● **Work to do**: Copy out the excerpt below on converting the idpGAN output into topology and trajectory files, word for word and in full.

● **Selected excerpt**:
Now, let's analyze the ensemble. The output of idpGAN is a [numpy](https://numpy.org) array. We need to convert it into a topology (PDB) file and a trajectory file first.

**Optional note: what are topology and trajectory files?** This combination is one of the most common ways of storing ensemble and Molecular Dynamics data.
- **Trajectory file**: a binary file containing all the xyz coordinates of the conformations in your system. It often does not store information about atom types (e.g.: carbon, oxygen, etc...).
- **Topology file**: a molecular structure file (here a PDB file) containing the type of atoms of your system. In some tools (idpGAN here and BioEmu) the PDB file also contains the coordinates of the first conformation in the ensemble (this is arbitrary).

● **Material shown**:
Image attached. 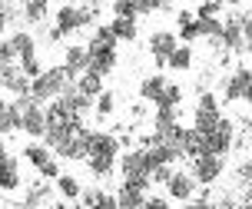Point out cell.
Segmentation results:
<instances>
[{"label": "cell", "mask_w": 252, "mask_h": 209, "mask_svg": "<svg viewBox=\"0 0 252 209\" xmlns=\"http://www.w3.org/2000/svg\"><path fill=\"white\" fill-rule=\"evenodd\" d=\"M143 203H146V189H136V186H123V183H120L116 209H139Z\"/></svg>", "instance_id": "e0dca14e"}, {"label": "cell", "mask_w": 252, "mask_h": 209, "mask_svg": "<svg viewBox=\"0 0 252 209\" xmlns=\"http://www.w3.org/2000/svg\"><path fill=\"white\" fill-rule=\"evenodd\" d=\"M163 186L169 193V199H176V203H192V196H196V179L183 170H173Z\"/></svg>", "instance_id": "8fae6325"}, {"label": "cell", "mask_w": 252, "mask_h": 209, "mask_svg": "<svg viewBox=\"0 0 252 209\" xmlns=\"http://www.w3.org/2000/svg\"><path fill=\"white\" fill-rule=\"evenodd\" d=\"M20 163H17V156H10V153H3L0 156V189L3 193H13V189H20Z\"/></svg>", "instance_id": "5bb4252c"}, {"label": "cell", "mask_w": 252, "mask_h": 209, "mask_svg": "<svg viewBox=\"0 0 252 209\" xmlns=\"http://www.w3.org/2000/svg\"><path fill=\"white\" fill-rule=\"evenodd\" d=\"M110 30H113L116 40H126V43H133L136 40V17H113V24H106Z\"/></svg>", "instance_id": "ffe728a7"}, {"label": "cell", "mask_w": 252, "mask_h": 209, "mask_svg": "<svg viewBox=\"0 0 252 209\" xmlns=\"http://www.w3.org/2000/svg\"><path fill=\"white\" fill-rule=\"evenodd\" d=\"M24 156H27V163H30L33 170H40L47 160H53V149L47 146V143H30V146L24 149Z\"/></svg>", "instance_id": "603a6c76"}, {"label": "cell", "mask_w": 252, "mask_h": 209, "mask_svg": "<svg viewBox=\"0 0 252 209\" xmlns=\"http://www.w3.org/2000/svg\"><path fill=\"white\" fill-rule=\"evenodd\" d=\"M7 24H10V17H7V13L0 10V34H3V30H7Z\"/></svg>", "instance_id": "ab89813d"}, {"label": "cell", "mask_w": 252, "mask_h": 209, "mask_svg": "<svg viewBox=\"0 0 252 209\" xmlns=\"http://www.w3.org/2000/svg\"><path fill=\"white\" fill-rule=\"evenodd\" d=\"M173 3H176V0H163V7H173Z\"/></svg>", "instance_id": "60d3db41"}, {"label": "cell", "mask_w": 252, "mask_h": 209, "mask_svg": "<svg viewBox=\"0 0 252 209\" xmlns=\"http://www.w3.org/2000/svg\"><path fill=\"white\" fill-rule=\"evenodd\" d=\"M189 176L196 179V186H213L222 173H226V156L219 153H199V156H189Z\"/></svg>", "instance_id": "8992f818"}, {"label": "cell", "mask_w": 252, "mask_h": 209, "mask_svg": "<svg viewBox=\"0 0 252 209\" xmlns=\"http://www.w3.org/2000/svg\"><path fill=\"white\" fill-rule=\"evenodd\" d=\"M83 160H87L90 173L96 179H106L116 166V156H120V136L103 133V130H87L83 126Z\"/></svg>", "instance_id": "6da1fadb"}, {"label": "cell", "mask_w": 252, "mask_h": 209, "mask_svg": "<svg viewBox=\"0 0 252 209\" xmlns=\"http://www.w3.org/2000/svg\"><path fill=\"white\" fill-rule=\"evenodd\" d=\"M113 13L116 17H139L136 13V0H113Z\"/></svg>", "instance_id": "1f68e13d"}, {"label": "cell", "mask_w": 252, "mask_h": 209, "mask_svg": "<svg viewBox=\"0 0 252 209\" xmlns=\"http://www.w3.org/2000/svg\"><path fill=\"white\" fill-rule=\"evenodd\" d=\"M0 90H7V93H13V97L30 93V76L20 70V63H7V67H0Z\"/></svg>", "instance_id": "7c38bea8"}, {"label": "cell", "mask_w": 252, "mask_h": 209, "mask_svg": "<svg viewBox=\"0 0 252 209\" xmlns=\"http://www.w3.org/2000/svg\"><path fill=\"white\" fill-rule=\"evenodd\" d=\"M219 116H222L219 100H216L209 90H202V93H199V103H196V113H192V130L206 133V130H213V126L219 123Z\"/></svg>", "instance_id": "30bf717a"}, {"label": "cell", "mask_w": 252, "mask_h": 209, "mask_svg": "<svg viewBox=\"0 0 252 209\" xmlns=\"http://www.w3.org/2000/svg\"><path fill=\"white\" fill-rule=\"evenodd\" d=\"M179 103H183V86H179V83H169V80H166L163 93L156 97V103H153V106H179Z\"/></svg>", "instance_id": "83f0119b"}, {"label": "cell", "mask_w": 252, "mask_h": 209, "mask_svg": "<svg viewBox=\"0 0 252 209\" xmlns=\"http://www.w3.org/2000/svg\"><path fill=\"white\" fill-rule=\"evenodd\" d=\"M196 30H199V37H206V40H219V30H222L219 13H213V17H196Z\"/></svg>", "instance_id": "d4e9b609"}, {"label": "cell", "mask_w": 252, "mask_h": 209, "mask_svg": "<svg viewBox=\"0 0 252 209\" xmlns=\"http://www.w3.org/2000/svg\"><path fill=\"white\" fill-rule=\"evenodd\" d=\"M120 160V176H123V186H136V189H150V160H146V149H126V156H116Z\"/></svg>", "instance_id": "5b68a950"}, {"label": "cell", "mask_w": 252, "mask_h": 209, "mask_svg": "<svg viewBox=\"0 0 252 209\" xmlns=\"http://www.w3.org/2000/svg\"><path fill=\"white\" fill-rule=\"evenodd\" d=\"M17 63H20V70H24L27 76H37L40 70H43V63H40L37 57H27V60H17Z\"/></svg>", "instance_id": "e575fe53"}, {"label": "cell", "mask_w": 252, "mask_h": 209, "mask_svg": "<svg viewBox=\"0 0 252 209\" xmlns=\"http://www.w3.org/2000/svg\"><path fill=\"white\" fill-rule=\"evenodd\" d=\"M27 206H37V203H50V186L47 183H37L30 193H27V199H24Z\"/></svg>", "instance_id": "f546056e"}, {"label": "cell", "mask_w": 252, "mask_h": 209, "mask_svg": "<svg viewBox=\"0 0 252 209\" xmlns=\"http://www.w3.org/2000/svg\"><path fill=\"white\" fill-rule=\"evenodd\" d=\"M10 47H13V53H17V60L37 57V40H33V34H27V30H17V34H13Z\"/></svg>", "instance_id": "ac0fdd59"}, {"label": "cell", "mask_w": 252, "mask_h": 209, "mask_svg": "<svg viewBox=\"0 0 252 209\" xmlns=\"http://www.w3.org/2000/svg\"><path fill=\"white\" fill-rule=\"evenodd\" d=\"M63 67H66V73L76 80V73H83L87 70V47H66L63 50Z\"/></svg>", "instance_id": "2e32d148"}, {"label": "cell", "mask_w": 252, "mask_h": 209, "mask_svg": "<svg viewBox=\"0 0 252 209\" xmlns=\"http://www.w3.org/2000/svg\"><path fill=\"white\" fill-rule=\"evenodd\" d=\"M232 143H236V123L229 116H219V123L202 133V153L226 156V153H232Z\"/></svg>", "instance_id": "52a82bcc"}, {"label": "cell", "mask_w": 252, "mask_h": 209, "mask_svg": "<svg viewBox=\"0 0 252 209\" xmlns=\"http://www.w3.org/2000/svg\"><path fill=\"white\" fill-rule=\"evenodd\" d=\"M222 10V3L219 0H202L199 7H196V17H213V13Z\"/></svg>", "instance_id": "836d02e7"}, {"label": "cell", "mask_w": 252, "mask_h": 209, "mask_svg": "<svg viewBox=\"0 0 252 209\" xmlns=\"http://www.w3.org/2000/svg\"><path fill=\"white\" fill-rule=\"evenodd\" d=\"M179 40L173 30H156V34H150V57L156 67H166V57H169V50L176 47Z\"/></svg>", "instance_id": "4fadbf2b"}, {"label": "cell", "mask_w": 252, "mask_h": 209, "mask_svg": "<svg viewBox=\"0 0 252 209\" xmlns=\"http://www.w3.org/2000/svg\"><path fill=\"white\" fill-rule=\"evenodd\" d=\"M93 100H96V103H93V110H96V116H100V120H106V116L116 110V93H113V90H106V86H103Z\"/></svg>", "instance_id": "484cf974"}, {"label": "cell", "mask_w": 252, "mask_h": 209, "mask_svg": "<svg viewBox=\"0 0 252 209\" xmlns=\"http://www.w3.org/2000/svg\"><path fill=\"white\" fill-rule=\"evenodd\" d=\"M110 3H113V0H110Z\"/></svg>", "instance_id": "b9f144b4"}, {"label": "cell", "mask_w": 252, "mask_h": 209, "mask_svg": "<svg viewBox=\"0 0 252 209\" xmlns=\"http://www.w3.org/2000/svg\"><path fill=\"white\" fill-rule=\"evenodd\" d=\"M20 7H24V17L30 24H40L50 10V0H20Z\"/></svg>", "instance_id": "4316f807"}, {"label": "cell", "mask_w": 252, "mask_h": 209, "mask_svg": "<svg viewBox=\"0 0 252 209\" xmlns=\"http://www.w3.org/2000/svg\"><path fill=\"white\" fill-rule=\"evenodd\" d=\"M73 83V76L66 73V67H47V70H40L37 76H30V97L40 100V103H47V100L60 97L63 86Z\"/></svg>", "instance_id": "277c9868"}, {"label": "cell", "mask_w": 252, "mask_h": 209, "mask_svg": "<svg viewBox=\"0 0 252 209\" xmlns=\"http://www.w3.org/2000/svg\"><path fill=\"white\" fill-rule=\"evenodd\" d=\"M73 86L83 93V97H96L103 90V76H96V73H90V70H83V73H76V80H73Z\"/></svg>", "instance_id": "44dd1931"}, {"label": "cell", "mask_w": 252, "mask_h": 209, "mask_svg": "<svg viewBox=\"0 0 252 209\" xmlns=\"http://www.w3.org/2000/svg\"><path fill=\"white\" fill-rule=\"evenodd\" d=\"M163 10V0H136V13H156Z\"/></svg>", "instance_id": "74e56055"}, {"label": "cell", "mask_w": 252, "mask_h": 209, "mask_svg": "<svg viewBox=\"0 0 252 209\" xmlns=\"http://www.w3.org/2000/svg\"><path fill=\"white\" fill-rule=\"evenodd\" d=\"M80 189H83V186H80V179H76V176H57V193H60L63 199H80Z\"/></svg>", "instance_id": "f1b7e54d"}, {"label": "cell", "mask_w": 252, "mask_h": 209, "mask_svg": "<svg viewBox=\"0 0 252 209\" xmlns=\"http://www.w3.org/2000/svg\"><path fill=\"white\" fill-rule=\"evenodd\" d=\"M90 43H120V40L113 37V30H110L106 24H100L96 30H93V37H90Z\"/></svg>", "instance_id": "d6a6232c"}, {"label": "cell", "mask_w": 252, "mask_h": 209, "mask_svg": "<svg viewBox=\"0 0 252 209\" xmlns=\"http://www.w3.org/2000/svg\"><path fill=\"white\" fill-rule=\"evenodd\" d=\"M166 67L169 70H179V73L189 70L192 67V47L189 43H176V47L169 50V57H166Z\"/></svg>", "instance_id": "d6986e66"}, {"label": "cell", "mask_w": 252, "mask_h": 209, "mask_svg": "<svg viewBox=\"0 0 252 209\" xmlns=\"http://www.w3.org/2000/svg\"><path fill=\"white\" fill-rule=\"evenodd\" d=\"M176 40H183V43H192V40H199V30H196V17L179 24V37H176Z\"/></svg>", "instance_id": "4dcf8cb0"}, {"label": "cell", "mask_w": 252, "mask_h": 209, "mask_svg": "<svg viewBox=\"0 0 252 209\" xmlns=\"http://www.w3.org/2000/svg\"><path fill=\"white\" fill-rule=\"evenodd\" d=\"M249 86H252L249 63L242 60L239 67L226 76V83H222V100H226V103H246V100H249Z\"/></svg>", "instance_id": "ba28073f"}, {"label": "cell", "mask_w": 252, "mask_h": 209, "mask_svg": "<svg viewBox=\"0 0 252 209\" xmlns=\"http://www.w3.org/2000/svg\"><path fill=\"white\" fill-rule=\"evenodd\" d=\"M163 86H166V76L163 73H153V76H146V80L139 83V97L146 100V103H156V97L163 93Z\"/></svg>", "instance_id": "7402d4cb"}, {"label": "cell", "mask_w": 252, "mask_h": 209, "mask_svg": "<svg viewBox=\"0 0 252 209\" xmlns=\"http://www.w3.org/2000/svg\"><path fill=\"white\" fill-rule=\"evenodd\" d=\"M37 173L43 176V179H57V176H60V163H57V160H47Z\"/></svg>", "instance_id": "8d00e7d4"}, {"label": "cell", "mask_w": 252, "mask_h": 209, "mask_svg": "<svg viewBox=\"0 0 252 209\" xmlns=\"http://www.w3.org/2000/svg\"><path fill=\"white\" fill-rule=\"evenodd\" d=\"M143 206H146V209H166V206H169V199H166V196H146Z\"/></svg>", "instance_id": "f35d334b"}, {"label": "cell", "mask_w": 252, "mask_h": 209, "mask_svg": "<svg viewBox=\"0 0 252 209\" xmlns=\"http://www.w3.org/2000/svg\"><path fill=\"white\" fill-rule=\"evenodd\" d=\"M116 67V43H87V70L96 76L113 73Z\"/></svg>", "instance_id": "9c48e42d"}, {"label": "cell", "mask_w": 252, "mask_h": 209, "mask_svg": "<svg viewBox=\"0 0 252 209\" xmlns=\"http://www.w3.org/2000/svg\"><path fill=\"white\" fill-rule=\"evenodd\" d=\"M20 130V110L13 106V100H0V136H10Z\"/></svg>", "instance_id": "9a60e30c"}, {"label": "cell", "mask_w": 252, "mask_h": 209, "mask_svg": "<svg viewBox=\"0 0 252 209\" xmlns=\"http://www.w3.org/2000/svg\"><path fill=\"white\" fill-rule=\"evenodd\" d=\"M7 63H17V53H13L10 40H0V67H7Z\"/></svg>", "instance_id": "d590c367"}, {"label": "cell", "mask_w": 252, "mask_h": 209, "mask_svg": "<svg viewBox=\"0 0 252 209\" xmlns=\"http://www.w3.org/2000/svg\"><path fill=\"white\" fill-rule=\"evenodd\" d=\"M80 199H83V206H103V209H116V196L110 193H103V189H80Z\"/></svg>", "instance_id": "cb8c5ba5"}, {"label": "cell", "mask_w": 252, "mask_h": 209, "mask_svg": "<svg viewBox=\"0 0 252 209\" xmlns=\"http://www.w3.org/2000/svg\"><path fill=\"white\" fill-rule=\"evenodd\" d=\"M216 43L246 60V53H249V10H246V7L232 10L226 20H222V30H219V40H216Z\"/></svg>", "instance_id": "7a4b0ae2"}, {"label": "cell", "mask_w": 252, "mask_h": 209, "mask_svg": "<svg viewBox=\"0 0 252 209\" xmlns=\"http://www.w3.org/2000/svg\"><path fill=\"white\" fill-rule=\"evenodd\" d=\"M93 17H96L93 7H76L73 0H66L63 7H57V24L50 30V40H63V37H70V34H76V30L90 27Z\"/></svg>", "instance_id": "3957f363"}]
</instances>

--

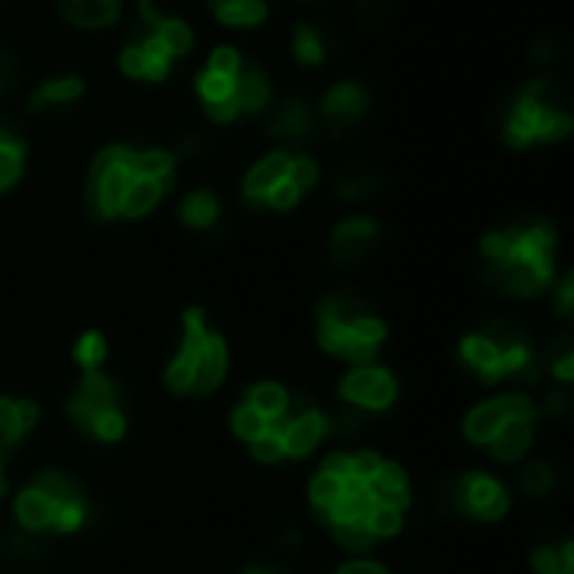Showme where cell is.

● **Exercise answer**:
Now, let's analyze the ensemble. The output of idpGAN is a [numpy](https://numpy.org) array. We need to convert it into a topology (PDB) file and a trajectory file first.

**Optional note: what are topology and trajectory files?** This combination is one of the most common ways of storing ensemble and Molecular Dynamics data.
- **Trajectory file**: a binary file containing all the xyz coordinates of the conformations in your system. It often does not store information about atom types (e.g.: carbon, oxygen, etc...).
- **Topology file**: a molecular structure file (here a PDB file) containing the type of atoms of your system. In some tools (idpGAN here and BioEmu) the PDB file also contains the coordinates of the first conformation in the ensemble (this is arbitrary).